▶ **Problem A**
Reproduce the part of the data-hiding transcript that opens with the words containing "I'm going to use" and closes with "change the other.".
▶ **Problem B**
List the things the data-hiding transcript says the listener will understand by the end of the episode.
▶ **Problem C**
Pick up the data-hiding transcript after its final sentence and continue it.
===== Document excerpt
Why you shouldn't hide your data

This is an episode of Thoughts on Functional Programming, a podcast by Eric Normand.

Subscribe: RSSApple PodcastsGoogle PlayOvercast

In OOP, we wrap our data in an interface, which is called implementation-hiding or data-hiding. In functional programming, we don't do that. We use our data in the nude. We pass the data around and allow the context to interpret the data as it seens fit. In this episode, we look at this significant difference between OOP and FP and how to do it.

Transcript

Eric Normand: Why you shouldn't hide your data? By the end of this episode, you're going to understand the benefits of having your data exposed to the world, why functional programmers like it that way, and how to avoid some of the major pitfalls that you might come across if you do that. I want to end with a process that you can use that will help you design your data.

Hello, my name is Eric Normand, and I help people thrive with functional programming. This is important because this is one of those very significant, philosophical differences between object-oriented programming and functional programming, so it's worth digging into and emphasizing it, spending some time there.

The first idea that, I think, it's important to understand, if you're an object-oriented programmer, you might be wondering why don't you want to encapsulate your data? Isn't that a good thing? The question is why would you hide it in the first place? Why would an object-oriented programmer hide it in the first place?

In the object-oriented world, you have a bunch of mutable state. Instead of having it all grouped together and living in this big soup of mutable state, you say, "Hey. I'm going to take this little piece of mutable state, one little chunk of it, wrap it up in an object." So you can't directly get at the state.

I'm going to use the methods to ensure that the state is kept consistent. You might have two values that have to be kept in a very precise relationship. If I change one, I need to change the other.

[pause]

Eric: What you're doing is you're creating a level of indirection that does not allow them to get out of sync. The programmer writing to that interface doesn't have to worry about them getting out of sync anymore. They can put that out of their mind. It's compartmentalized. It's modular. It's wrapped up. That's the main reason why an object-oriented programmer wants to not have direct access to the data.
==========
===== Extracted entries
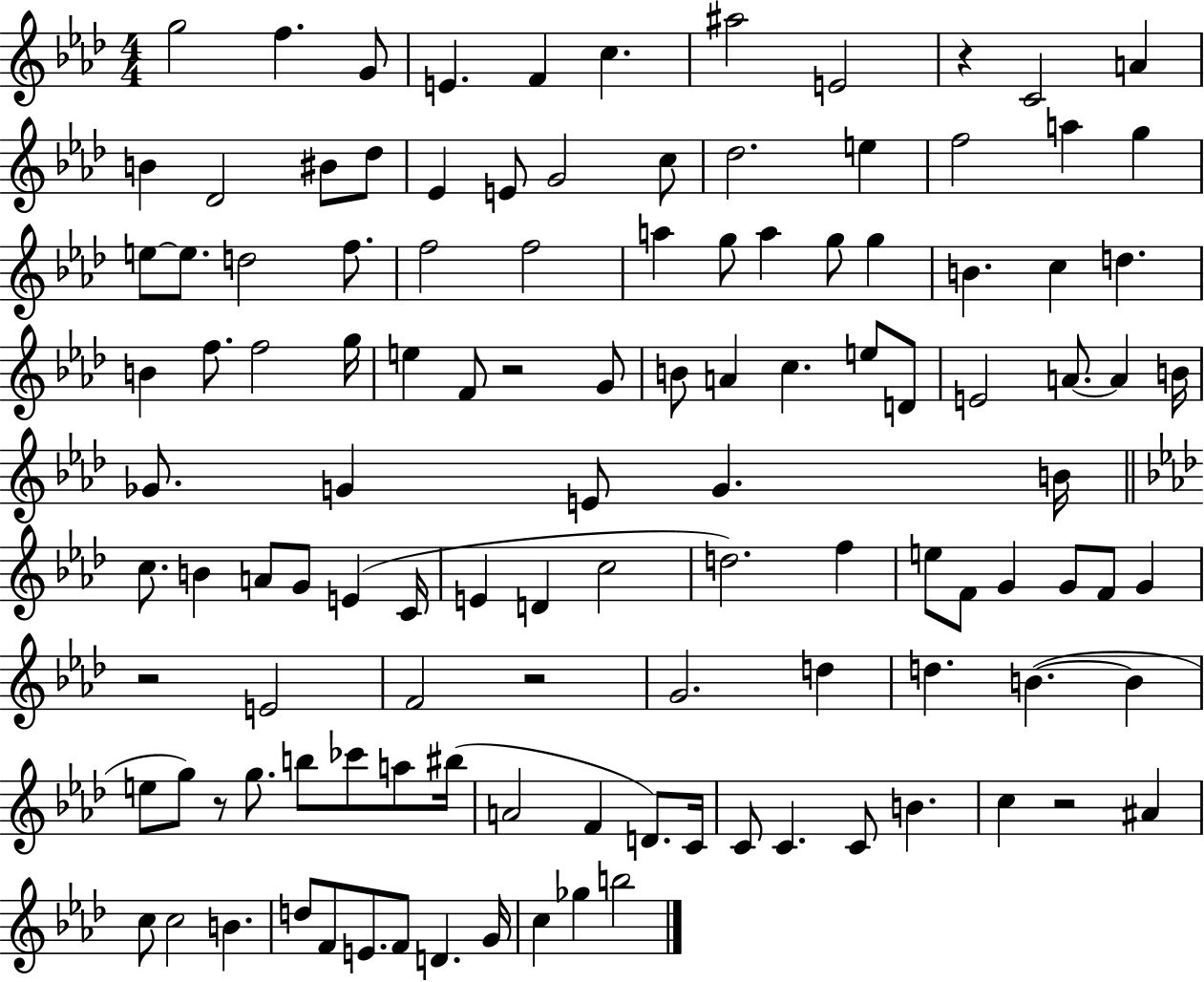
G5/h F5/q. G4/e E4/q. F4/q C5/q. A#5/h E4/h R/q C4/h A4/q B4/q Db4/h BIS4/e Db5/e Eb4/q E4/e G4/h C5/e Db5/h. E5/q F5/h A5/q G5/q E5/e E5/e. D5/h F5/e. F5/h F5/h A5/q G5/e A5/q G5/e G5/q B4/q. C5/q D5/q. B4/q F5/e. F5/h G5/s E5/q F4/e R/h G4/e B4/e A4/q C5/q. E5/e D4/e E4/h A4/e. A4/q B4/s Gb4/e. G4/q E4/e G4/q. B4/s C5/e. B4/q A4/e G4/e E4/q C4/s E4/q D4/q C5/h D5/h. F5/q E5/e F4/e G4/q G4/e F4/e G4/q R/h E4/h F4/h R/h G4/h. D5/q D5/q. B4/q. B4/q E5/e G5/e R/e G5/e. B5/e CES6/e A5/e BIS5/s A4/h F4/q D4/e. C4/s C4/e C4/q. C4/e B4/q. C5/q R/h A#4/q C5/e C5/h B4/q. D5/e F4/e E4/e. F4/e D4/q. G4/s C5/q Gb5/q B5/h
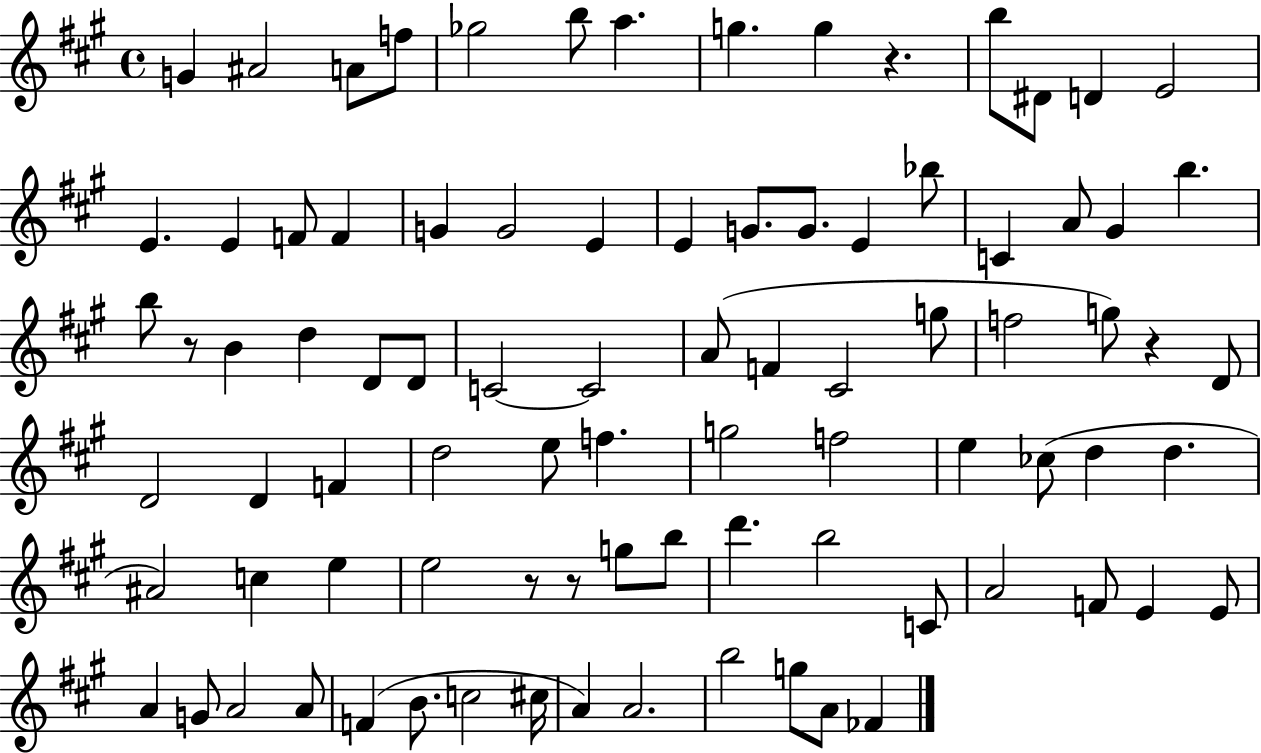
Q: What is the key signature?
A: A major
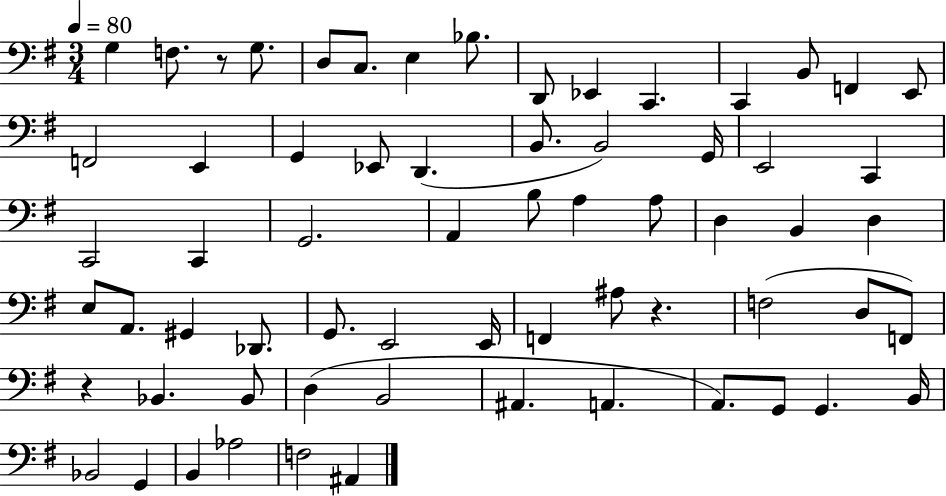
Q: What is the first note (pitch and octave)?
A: G3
==========
▶ **Exercise answer A**
I'm going to use the methods to ensure that the state is kept consistent. You might have two values that have to be kept in a very precise relationship. If I change one, I need to change the other.

▶ **Exercise answer B**
- The benefits of having your data exposed to the world
- Why functional programmers like it that way
- How to avoid some of the major pitfalls that you might come across if you do that

▶ **Exercise answer C**
They need the data at some point. They need to know what those pieces of data are, but they have to ask. By asking through this interface, it allows the consistency.

Functional programmers, typically, are either not using mutable data or very sparingly are they using mutable data. A large part of that problem goes away. We don't have the same scale of problem that requires that kind of encapsulation.

If your data isn't changing, once you create it, it's fixed. You can create it in the right relationship and then you're done. You don't need to hide it. You don't need to encapsulate it.

It might be very useful to go and talk about what data actually is. If you look in the dictionary, it'll say that data is facts about events, so something happens and you write down what happened as much as you want about that thing.

The user bought this shirt. Even more precise, the user clicked the "Buy" button on this shirt. Or the thermometer said 25 degrees. That's at this time. It's an event that happened. We got a thermometer reading, that's the event. We wrote down some information about it, the fact.

What is the current value of the thermometer is different from the value of the reading, which is why we can say it's immutable. At that reading, this is what we got. It doesn't matter what it is now. This is what we got at that time. There's a certain structure to that data, and that structure is also immutable.

What functional programmers like to do is leave it as data. Do not wrap it up. Do not make a new API to talk about this data, or to manipulate this data, to read this data, because we're not modifying it. Do not make a new API, let it be itself. Let it be this piece of data that can move from context to context, and that context determines how they want to read it.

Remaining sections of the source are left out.